Can you present every line of the items below as a numbered list, skipping blank lines and leaving the pictures out?

** START **

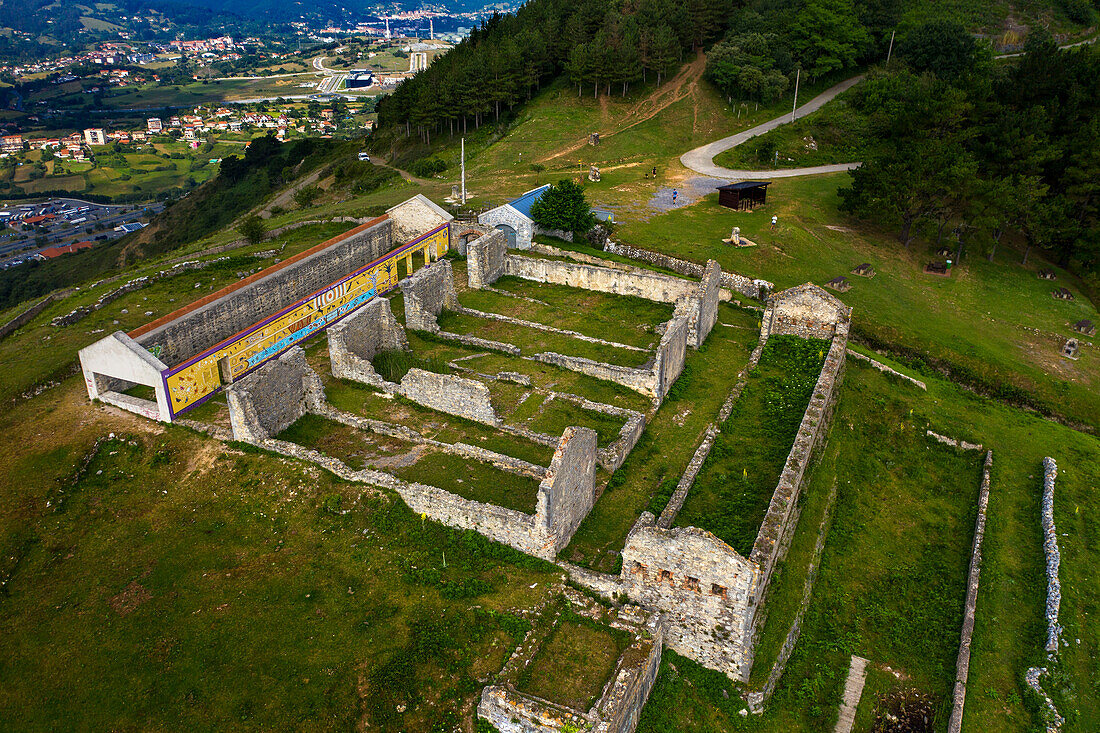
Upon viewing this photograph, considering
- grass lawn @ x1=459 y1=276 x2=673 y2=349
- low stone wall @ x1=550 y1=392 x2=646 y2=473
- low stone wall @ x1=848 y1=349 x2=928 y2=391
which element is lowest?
low stone wall @ x1=848 y1=349 x2=928 y2=391

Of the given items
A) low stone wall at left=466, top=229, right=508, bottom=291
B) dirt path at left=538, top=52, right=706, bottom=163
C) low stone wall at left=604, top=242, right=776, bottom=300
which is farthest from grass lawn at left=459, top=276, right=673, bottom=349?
dirt path at left=538, top=52, right=706, bottom=163

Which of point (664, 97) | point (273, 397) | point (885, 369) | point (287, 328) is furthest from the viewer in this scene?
point (664, 97)

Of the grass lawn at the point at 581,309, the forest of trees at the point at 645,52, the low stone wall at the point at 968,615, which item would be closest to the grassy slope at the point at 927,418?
the low stone wall at the point at 968,615

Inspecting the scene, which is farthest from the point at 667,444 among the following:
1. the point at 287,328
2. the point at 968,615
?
the point at 287,328

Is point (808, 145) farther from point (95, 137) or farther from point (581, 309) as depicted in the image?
point (95, 137)

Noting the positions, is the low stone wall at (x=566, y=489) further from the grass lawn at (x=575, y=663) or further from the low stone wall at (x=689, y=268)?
the low stone wall at (x=689, y=268)

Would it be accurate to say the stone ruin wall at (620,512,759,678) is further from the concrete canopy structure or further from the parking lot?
the parking lot

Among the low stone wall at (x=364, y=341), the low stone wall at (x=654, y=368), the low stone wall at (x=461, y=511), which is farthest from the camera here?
the low stone wall at (x=364, y=341)
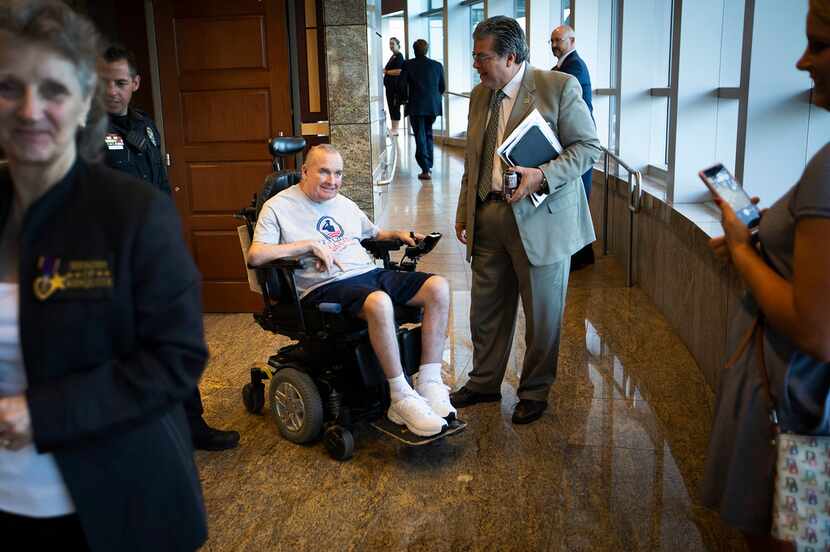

** END **

> Task result:
1. Upon viewing this photograph, considering
2. - grass lawn @ x1=459 y1=276 x2=673 y2=349
3. - low stone wall @ x1=550 y1=392 x2=646 y2=473
4. - low stone wall @ x1=848 y1=349 x2=928 y2=391
5. which element is lowest?
6. low stone wall @ x1=848 y1=349 x2=928 y2=391
7. Of the given items
8. A) low stone wall at left=466, top=229, right=508, bottom=291
9. B) dirt path at left=538, top=52, right=706, bottom=163
10. C) low stone wall at left=604, top=242, right=776, bottom=300
11. which is farthest from grass lawn at left=459, top=276, right=673, bottom=349?
12. dirt path at left=538, top=52, right=706, bottom=163
13. Which of point (664, 97) | point (273, 397) | point (885, 369) | point (287, 328) is furthest from the viewer in this scene?
14. point (664, 97)
15. Of the grass lawn at the point at 581,309, the forest of trees at the point at 645,52, the low stone wall at the point at 968,615, which item would be closest to the grassy slope at the point at 927,418?
16. the low stone wall at the point at 968,615
17. Inspecting the scene, which is farthest from the point at 667,444 among the following:
18. 1. the point at 287,328
19. 2. the point at 968,615
20. ?
21. the point at 287,328
22. Is point (808, 145) farther from point (95, 137) or farther from point (581, 309) as depicted in the image?
23. point (95, 137)
24. Noting the positions, is the low stone wall at (x=566, y=489) further from the grass lawn at (x=575, y=663) or further from the low stone wall at (x=689, y=268)?
25. the low stone wall at (x=689, y=268)
26. Would it be accurate to say the stone ruin wall at (620,512,759,678) is further from the concrete canopy structure or further from the parking lot?
27. the parking lot
28. Among the low stone wall at (x=364, y=341), the low stone wall at (x=654, y=368), the low stone wall at (x=461, y=511), which is farthest from the camera here?
29. the low stone wall at (x=364, y=341)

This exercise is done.